Wednesday, October 17, 2007

Forthcoming liturgical study -- and a forthcoming NLM feature [NOW ACTIVE]

I wanted to share with the NLM readership news of a book forthcoming. I have already recently mentioned Professor Laszlo Dobszay's sequel to his popularly received work, The Bugnini Liturgy and the Reform of the Reform, and I would now like to bring you news of another forthcoming title, this time by the Rev. Dr. Laurence Hemming. Dr. Hemming is a deacon and an academic who has been involved in CIEL Oxford, is a founding member of the Society of St. Catherine of Siena, was involved in the Merton College training conference for priests interested in the usus antiquior, and more recently acted as deacon in the Solemn Mass offered in Westminster Cathedral.

Dr. Hemming is coming out with a new book, to be published by Continuum, which he expects to be released around this coming Easter (March-April 2008).

Image Hosted by ImageShack.usThe book, titled Worship as a Revelation: The Past, Present and Future of Catholic Liturgy, is the development of the 2007 Pluscarden Pentecost lectures, given by Dr. Hemming in May 2007 at Pluscarden Abbey in the north of Scotland to an audience of monks, university students, clergy and interested laity.

The book is comprised of the following:

Introduction

The background to the reform of the liturgy that arose after the Second Vatican Council – what were its main motivations and effects? What were the underlying ideas, not just in the area of liturgy, but also philosophically? Where is Catholic liturgy today, and what have Catholics undergone, and what will they expect in the decades to come?

Chapter 1 – The History of Liturgical Reform 1911 – 2001

This chapter explores themes and issues that arise in the liturgical movement and which made themselves manifest in the character of the period of liturgical reform between 1911 and 2001. The understanding of liturgy that arises on the basis of a rationalistic understanding of the human self - the ways in which the sacred liturgy presumes and takes for granted certain understandings of the human self, scripture, and divine self-disclosure. The ambiguity of the legacy of the Tridentine reform in Catholic thought.

Chapter 2 – The Liturgical Movement

The figure of Dom Odo Casel OSB, and a strand of thinking that connects Christian worship with pre-christian, especially Greek thought. What the Liturgical Movement promised, and what actually happened. A missed opportunity, that through the recent actions of Benedict XVI has re-presented itself. Liturgy grounded in divine authority rather than in reason.

Chapter 3 – Liturgy and Revelation

This chapter is the ‘turning point’ of the book it takes up the understanding of revelation and its relation to the liturgy, and shows how the understanding of time that is presumed in all modern philosophical thought is challenged by the understanding of divine self-revelation that the young Fr. Joseph Ratzinger identified in the work of St. Bonaventure.

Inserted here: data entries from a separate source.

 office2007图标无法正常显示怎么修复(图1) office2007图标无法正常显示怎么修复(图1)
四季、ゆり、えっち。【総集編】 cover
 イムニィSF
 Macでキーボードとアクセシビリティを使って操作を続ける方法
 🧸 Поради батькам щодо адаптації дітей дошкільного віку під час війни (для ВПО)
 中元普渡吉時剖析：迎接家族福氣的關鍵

It asks what our relation to litrugical events actually is and how we experience them.

Chapter 4 – Liturgy as Performance

Liturgy as performance and typology: this chapter will explore forgotten or hidden themes in patristic and mediaeval theology – especially in providing an exposition of the relationship between the rite of Mass with the liturgy of the hours, and will demonstrate how finding an access to these issues provides the possibility of overcoming the problems raised by a rationalistic approach to christian worship.

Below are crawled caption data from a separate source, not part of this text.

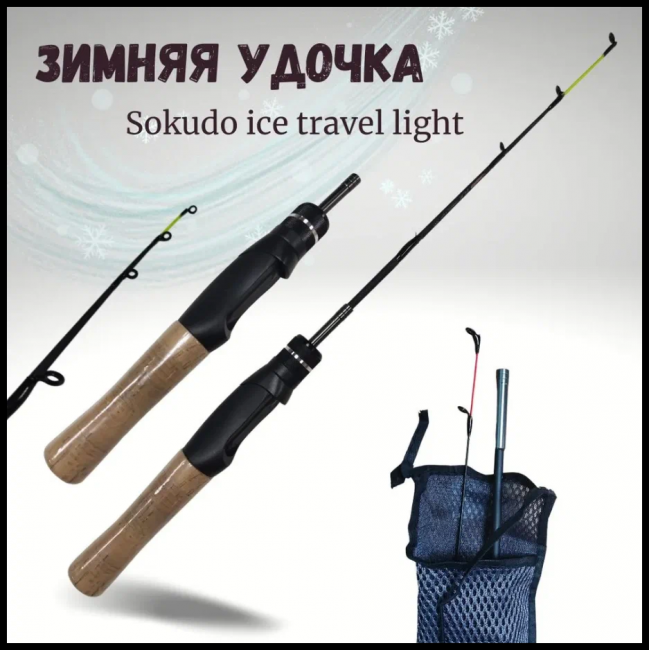 Удочка для зимнее рыбалки зимняя удочка Sokudo Ice Travel Light HY-104 60 сантиметров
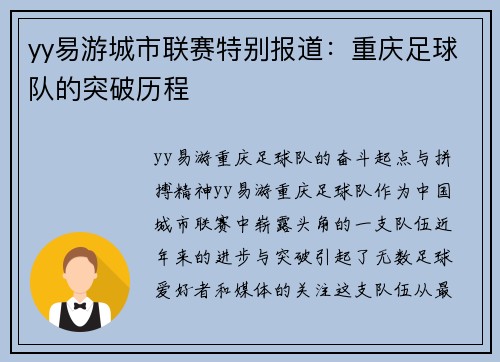 yy易游城市联赛特别报道：重庆足球队的突破历程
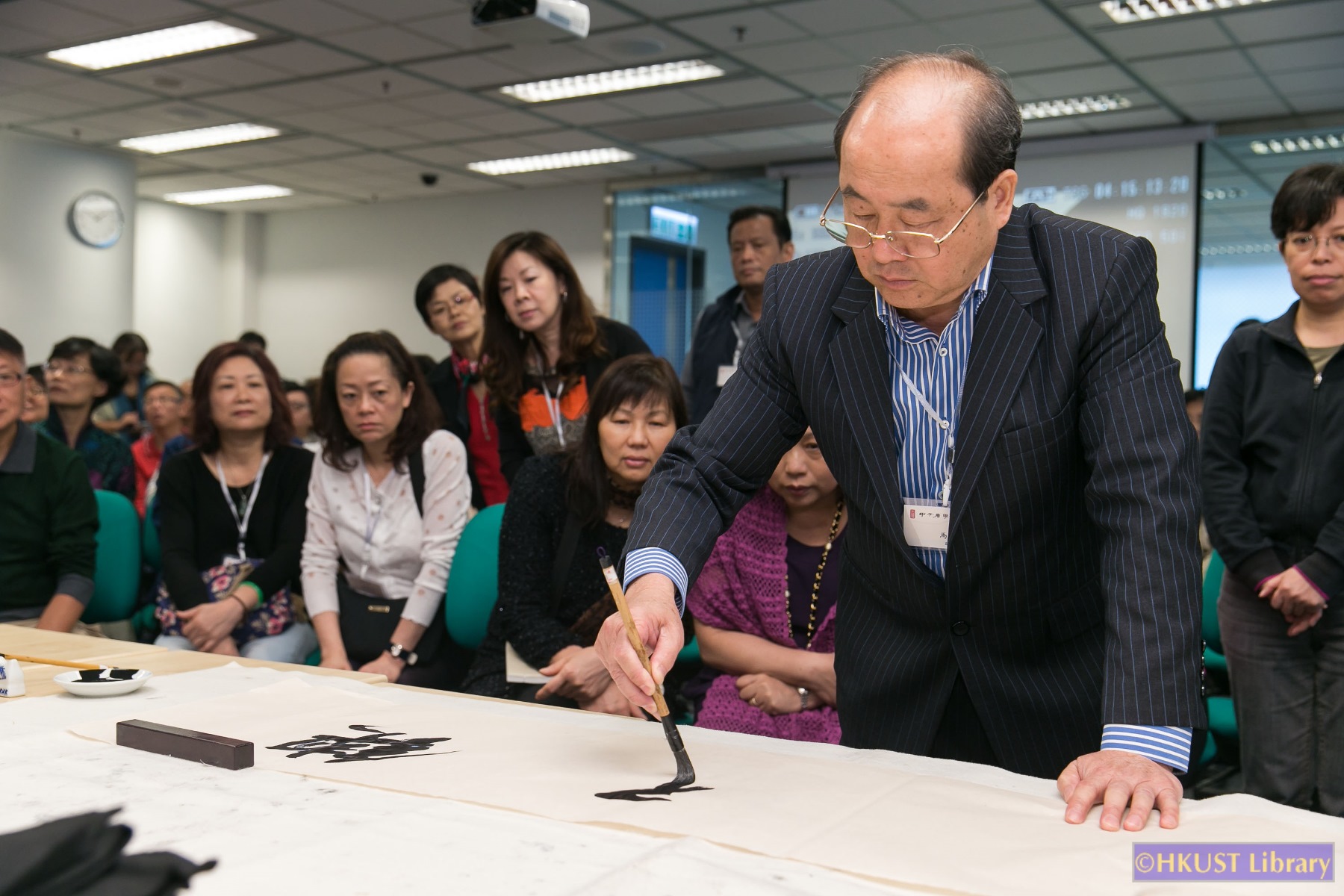 Confucian, Buddhist & Taoist Selections - An Exhibition of The Jiazi Society of Calligraphy: Demo
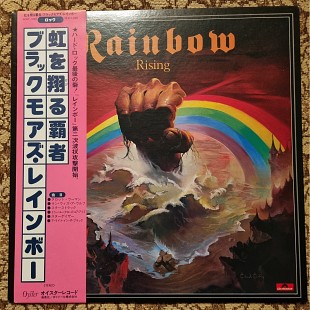 Rainbow Rising 1976 Japan original Lp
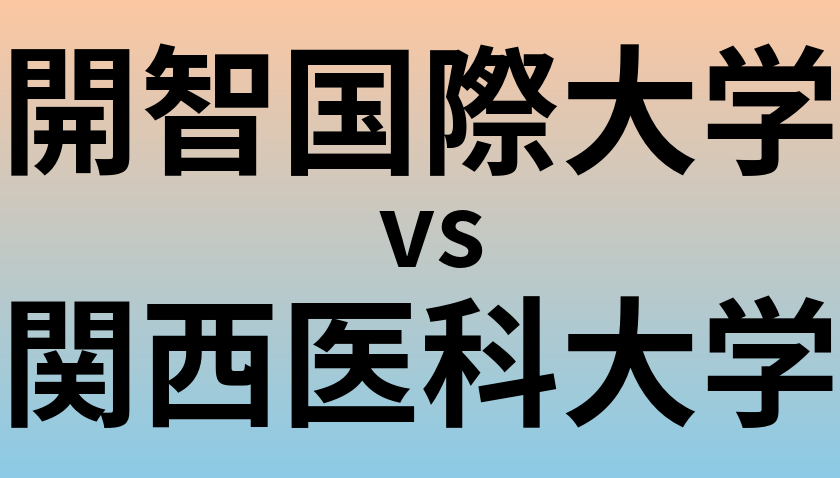 開智国際大学と関西医科大学 のどちらが良い大学?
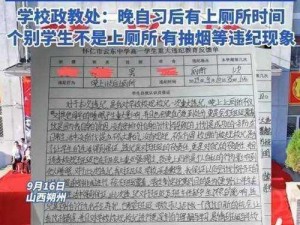 学生上学必须光着？这所学校的规定引发争议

Chapter 5 - Liturgy as an Understanding of Time

The Liturgy as a Theology of Time. This chapter will provide an exposition of the title of the book, to explain what is given liturgically, to whom, and by what means. The central argument will be twofold: one, the question of the divine authorisation of all liturgical activity; two, the question of the way in which the liturgy makes man present to God in the concreteness of the liturgical forms that are actually given in present time: how the present makes manifest a perfect future.

Conclusion

How will Christian worship change now? Some thoughts and practical observations on the coming decades after the papacy of Benedict XVI

[Forthcoming NLM Feature: Because the NLM is often blessed to get this sort of preview information, it put to mind that a new sidebar section might be in order; one that would list forthcoming liturgical publications and when we might expect to see them. I hope you will find this feature of interest]

[UPDATE: This feature has now been added. See, "Forthcoming Liturgical Books and Studies" in the NLM sidebar.]